Hoist with his own petard. How the Sam Hill?


Wile E Coyote Quotes image in Vector cliparts category at pixy.orgLife is full of surprises. I thought everyone knows what it means to be “hoist with your own petard.”
Not surprisingly, I was wrong.

If you don’t know the meaning, read on and expand your universe. If you do—well, you’ve read this far. Why not stick with me to the end?

A petard, according to my extensive research on Wikipedia AND two other sites whose names I can’t remember, is a small bomb you construct to blow something up.
To hoist something is to lift that something into the air.

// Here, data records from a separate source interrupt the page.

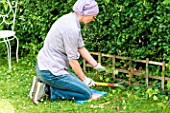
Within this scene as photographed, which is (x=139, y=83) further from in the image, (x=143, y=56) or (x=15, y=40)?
(x=15, y=40)

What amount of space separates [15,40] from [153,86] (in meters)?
2.33

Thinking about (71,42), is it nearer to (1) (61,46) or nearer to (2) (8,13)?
(1) (61,46)

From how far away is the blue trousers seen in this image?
4.11 m

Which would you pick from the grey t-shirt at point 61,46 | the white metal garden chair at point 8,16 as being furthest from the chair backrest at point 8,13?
the grey t-shirt at point 61,46

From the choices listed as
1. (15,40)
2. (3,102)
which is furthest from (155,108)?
(15,40)

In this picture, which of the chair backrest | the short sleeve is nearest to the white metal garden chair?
the chair backrest

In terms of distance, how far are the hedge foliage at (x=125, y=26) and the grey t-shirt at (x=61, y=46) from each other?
584 millimetres

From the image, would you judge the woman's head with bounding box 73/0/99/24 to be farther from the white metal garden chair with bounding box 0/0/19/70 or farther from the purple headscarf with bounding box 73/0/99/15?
the white metal garden chair with bounding box 0/0/19/70

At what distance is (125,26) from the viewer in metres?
4.52

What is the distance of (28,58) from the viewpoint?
5602 millimetres

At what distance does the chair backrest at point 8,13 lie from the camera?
5566 mm

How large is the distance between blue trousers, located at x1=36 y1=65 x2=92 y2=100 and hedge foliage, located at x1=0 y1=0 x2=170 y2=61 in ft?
2.28

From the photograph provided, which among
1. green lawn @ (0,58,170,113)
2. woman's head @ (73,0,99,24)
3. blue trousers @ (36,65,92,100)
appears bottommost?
green lawn @ (0,58,170,113)

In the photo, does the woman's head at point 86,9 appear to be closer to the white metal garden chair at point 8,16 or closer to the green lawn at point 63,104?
the green lawn at point 63,104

The pithy little phrase is found in Shakespeare’s Hamlet. Hamlet has two friends, Rosencrantz and Guildenstern. (Are those not the greatest names? I’m so jealous Shakespeare thought of them first.) Hamlet learns they are going to betray him by carrying a letter to the authorities requesting Hamlet be killed. Great names do not always great friends make.

When Hamlet finds the letter, he substitutes Rosencrantz and Guildenstern’s names for his own. Thereby writing their death sentence.
Then he chuckles that
“… ’tis the sport to have the enginer
Hoist with his own petar’(d)*

In other words, Hamlet considers it sporting when the one who engineered the bomb to blow up someone else gets lifted into the air when it explodes under him.

Sort of like Haman in the book of Esther, being hung on the gallows he built for Mordecai.
Or a poacher accidentally stepping into the trap he set for a rare white rhino.
Or Wile E. Coyote getting beaned by the anvil meant for the Road Runner.

So now you know how to be hoist and what a petard is. If I were you, I’d be asking ‘WHY?”
Why do I think you need to know this?

Because not everyone is familiar with this evocative and very descriptive phrase. Even literate, well-educated everyones haven’t heard it. Like some of my writing critique group. While reading aloud to them from my current WIP (Work in Progress for those of you with enough sense of self-preservation to never try your hand at authoring), I came to the “hoist, etc.” phrase. I’d written it in because it was JUST PERFECT for a scene where my antagonist got snared by his own evil devices. My fellow writers, with clearing of throats and furrowing of brows, asked what the Sam Hill “hoist with his own petard” meant. I sensed immediately that they were under-impressed.

But I kept the line in there anyway.

IF my WIP ever becomes a finished manuscript, and
IF it gets contracted and published, and
IF you happen to read it, you won’t need to contact me and ask what the Sam Hill I mean by sticking “hoist with his own petard” in there.
Because now you know.

It’s something writers like me and ol’ Billy Shakespeare throw around.

*The “d” is my addition. All this is confusing enough without dropping consonants.

15 thoughts on “Hoist with his own petard. How the Sam Hill?

  1. Wow, I definitely learned something new today! It’s been years since I’ve seen Hamlet and I guess that phrase went right over my head. Along with many others, I hate to say. You have definitely given me appreciation for this phrase! I think I’ll have to try it on somebody and get my own share of furrowed brows and throat clearing.

  2. After clearing my throat, I raise my hand to admit I was part of the group that said we don’t understand what you’re saying, Anita.

    But now, when your published piece is in my hands and I read the phrase, I’ll know exactly what you mean. Unless I happen to forget what I just learned. 🙂

  3. Perfect word for which character POV? And just what’s wrong with “snared by his own evil devices’?!!! Only one four-letter word longer than the original phrase in question! If you leave that bloody “petard” phrase in, you will hear me screaming NO! from across town. 😉

  4. I have long loved that phrase. And used it. I could not have told you it came from Hamlet. I probably would’ve been more likely to have learned it from Wile E. I wonder where I did learn it…? Anyway, I’ve often wished Star Trek Next Generation would find a way to use it as “hoist with his own Pickard.” Especially since Patrick Stewart, himself a classically trained British actor, would be familiar with the phrase. 😀 😉

  5. Part 2 of my comment: just as it is wise to leave some perfect words in children’s books, because it’s the RIGHT word even though they haven’t heard it before, I think it’s important to leave the right phrase or word in books for grown up people. We all of us need enriching.

    P.S. I’m sorry your tea kettle is still whistling! lolol

  6. My WIP is generously littered with phrases (and sometimes entire sentences) lifted from Shakespeare, Dickens, Eliot, Blake, Rossetti, Wilde, Brontë, Frost, Tennyson, Austen, etc. My protagonist is a student at a liberal arts college in the 1970s, and such things were a common part of everyday conversation at liberal arts colleges in the 1970s, at least among English majors….

    Yeah, probably no one will read it.